Ms Hawker, 22, who had a first class degree in biology and spoken of wanting to train as a doctor, had been in Japan for about five months teaching English at a Tokyo language school when Ichihashi approached her on a train and asked for a private lesson. After meeting at a Tokyo café a few days later on 25 March 2007, Ms Hawker agreed to share a taxi with Ichihashi back to his flat. She told the taxi driver to wait for her for a few minutes while she entered her pupil's apartment but, when she failed to reappear, the taxi drove off. It was not until the following day that police were alerted to her disappearance.
The case immediately drew comparisons with the 2000 murder of British hostess Lucie Blackman.

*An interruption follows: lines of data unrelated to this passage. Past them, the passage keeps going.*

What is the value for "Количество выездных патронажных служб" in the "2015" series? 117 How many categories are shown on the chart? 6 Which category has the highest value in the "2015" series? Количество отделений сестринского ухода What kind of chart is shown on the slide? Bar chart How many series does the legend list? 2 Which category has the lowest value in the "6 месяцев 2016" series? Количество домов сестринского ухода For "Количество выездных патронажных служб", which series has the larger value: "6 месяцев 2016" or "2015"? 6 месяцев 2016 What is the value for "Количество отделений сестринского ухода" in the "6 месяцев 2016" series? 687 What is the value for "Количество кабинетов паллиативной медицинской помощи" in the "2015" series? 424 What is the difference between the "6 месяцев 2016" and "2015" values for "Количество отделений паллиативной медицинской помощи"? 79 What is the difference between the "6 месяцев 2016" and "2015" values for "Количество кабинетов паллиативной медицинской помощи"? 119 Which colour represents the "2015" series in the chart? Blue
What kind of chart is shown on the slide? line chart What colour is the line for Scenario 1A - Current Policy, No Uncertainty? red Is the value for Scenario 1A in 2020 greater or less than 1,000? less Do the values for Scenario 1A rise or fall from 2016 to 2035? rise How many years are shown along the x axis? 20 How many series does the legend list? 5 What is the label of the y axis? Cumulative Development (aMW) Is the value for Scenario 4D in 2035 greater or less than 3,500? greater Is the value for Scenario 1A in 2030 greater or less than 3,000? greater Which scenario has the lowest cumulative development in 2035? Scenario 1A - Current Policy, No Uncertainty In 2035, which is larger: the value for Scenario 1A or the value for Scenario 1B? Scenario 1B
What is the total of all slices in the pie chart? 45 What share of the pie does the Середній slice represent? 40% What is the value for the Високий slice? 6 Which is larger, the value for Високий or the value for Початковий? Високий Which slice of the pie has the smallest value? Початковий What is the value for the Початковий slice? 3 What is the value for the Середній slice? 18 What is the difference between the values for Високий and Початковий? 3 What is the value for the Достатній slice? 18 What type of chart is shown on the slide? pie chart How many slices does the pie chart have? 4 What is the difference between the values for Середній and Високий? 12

Widely criticised for dragging their feet in Ms Blackman's death, the Japanese police again came under fire for their handling of the Hawker investigation.
With his flat surrounded by nine police officers, Ichihashi managed to slip through the cordon and vanish for the next 31 months. On the balcony outside the flat, they found the young teacher's body, bound and gagged. She had been beaten and strangled. Her killer then shaved her head and covered her with a chemical to decompose the body.
Mr Hawker and his wife, Julia, visited Japan, touring television studios to plead for information on Ichihashi's whereabouts and set up a hotline to report sightings of the fugitive. The failure to apprehend the suspect spawned bizarre stories about his fate, including claims that he was working as a male prostitute.
But the reality was more mundane. Ichihashi apparently hid out as a labourer at a construction site in Osaka for 14 months, living in a company dorm and saving his money for plastic surgery. Three operations widened his distinctive nose, thinned his lips and changed the shape of his eyes. Facial hair and glasses completed the disguise.
Arrested on a technical charge of abandoning a body, Ichihashi is almost certain to face a murder charge.